Judge of the Supreme Court of Appeal
- Incumbent
- Assumed office 1 December 2022
- Appointed by: Cyril Ramaphosa

Judge of the High Court
- In office 1 July 2013 – 30 November 2022
- Appointed by: Jacob Zuma
- Division: Gauteng

Personal details
- Born: 26 October 1956 (age 69) Phokeng, Transvaal Union of South Africa
- Alma mater: University of the North

= Daisy Molefe =

South African judge (born 1957)

Daisy Sekao Molefe (born 26 October 1957) is a South African judge of the Supreme Court of Appeal. Formerly a commercial lawyer, she was a judge of the Gauteng High Court from July 2013 until December 2022, when she was appointed to the Supreme Court of Appeal.

== Early life and education ==
Molefe was born on 26 October 1957 in Phokeng, a town outside Rustenberg; governed under Bophuthatswana during apartheid, Phokeng later became part of the North West Province. Molefe matriculated at Moroka High School in Thaba Nchu and studied law at the University of the North, where she completed a BProc in 1982 and an LLB in 1984.

== Career in commercial law ==
After graduating, Molefe worked as a lecturer at the University of the North West until 1986, when she joined Edward Nathan & Friedland as a candidate attorney. She was admitted as an attorney in the Transvaal High Court the following year. In 1988, she and Hlelephi Matolo-Dlepu, another black woman attorney, founded Molefe-Dlepu Attorneys, which specialised in commercial law; she worked there in private practice for the next 25 years.

During this period, Molefe developed a specialty in corporate governance: she served as an independent chairperson on various entities, including the tender board of Transnet Group, the appeals committee of the Private Security Industry Regulatory Authority, and a commission of inquiry into fatal accidents at Spoornet. She also served as an expert assessor in criminal cases, as the regional director of Lawyers for Human Rights in Johannesburg from 1988 to 1992, and as a lecturer at the Law Society's School of Law from 1995 to 2010. She was an acting judge in the High Court of South Africa in 2012, first in the Free State Division and then in the Gauteng Division.

== Gauteng High Court: 2013–2022 ==
In April 2013, the Judicial Service Commission recommended Molefe for permanent appointment to the Gauteng High Court in Pretoria. President Jacob Zuma confirmed her appointment the following month, and she joined the bench on 1 July.

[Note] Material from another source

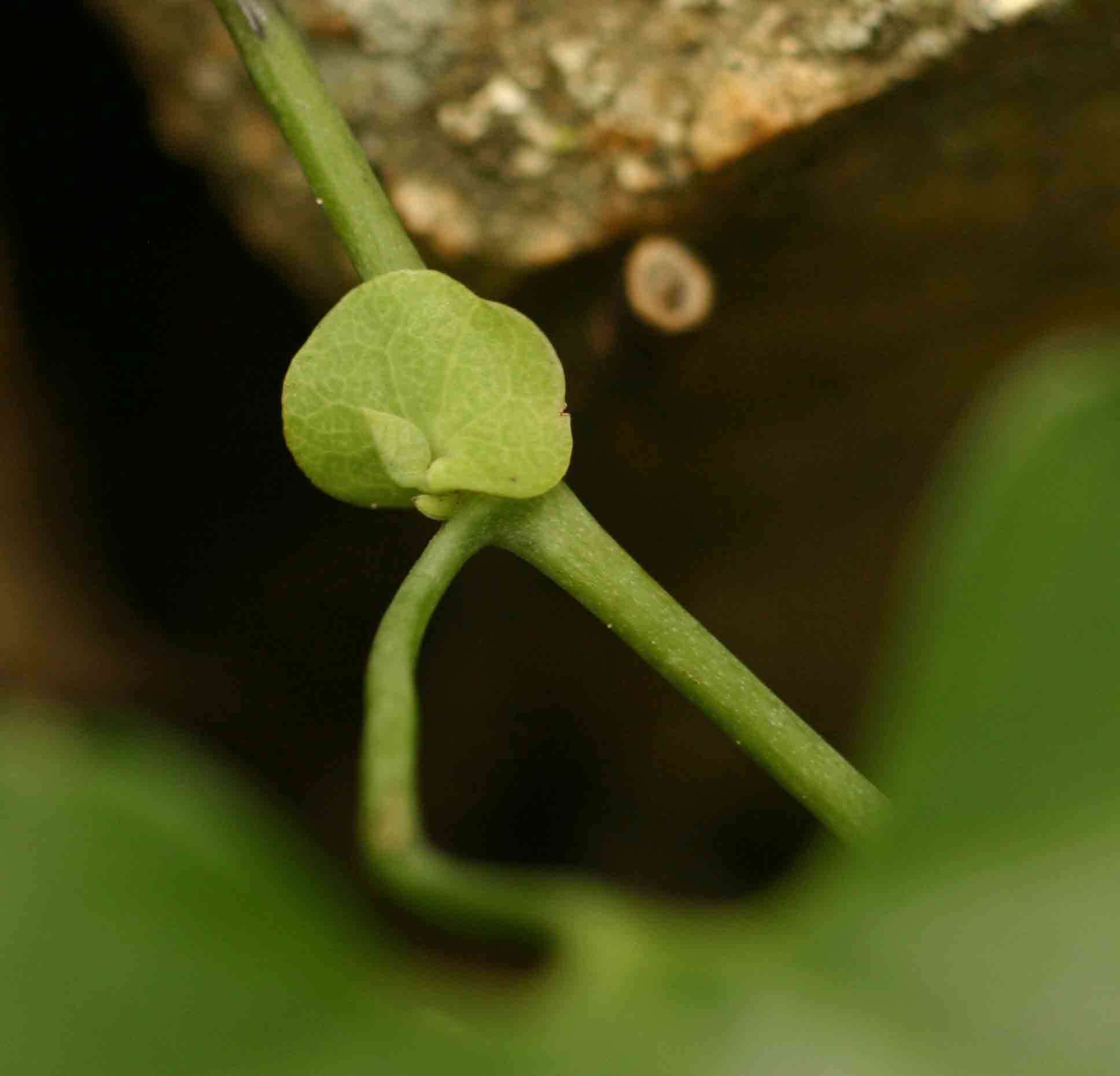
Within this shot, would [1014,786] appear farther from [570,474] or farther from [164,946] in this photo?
[570,474]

During her nine years in Pretoria, Molefe's significant judgements included her 2019 ruling in favour of the Economic Freedom Fighters (EFF) in South African National Editors' Forum v EFF, in which the South African National Editors' Forum and five prominent journalists – Adriaan Basson of News24, Pauli van Wyk of the Daily Maverick, Ranjeni Munusamy of Tiso Blackstar, Barry Bateman of Eyewitness News, and Max du Preez of the Vrye Weekblad – attempted to interdict the EFF, its leader Julius Malema, and its supporters from harassing journalists on public and social media platforms. Presiding in the Equality Court, Molefe agreed with the EFF's counsel, Tembeka Ngcukaitobi, that journalists did not qualify for legal protections against discriminatory hate speech. She also received media attention for a 2022 ruling in which she interdicted the Daily News from reporting on a leaked State Security Agency document.

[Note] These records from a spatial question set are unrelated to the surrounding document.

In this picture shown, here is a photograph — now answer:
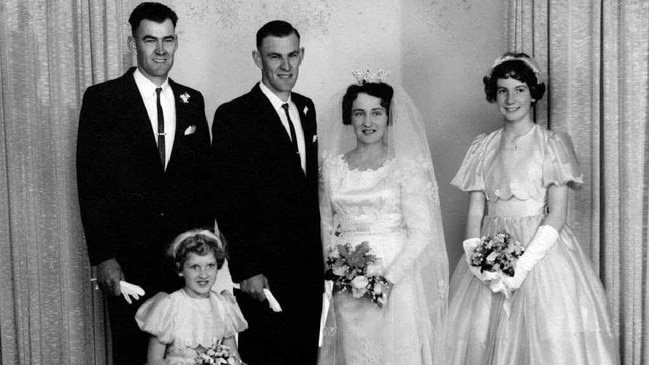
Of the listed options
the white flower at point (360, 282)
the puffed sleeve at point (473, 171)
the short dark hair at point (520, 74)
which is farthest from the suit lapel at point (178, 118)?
the short dark hair at point (520, 74)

While in Gauteng, Molefe served as an acting judge in the Land Claims Court between 2017 and 2020 (including as the court's acting judge president in 2019); as an acting judge in the Labour Appeal Court in 2021; and as an acting judge in the Supreme Court of Appeal on three different occasions between June 2021 and September 2022. As an acting judge, she wrote the Supreme Court of Appeal's unanimous judgement in National Director of Public Prosecutions (Ex Parte), which affirmed the urgency of asset preservation orders issued in terms of the Prevention of Organised Crime Act.

== Supreme Court of Appeal: 2022–present ==
In October 2022, the Judicial Service Commission interviewed Molefe as a candidate for permanent appointment to the Supreme Court of Appeal. She was the least experienced of the 11 candidates interviewed, and acting President Xola Petse was critical of Molefe during the interview, saying that she was "consistently... not at court and no one knew your whereabouts" and that her draft judgements needed to be "knocked into good shape". Nonetheless, Molefe was one of five candidates whom the Judicial Service Commission recommended for appointment, and she joined the Supreme Court of Appeal on 1 December 2022.

== Personal life ==
She is married to Christopher Molefe and has two children.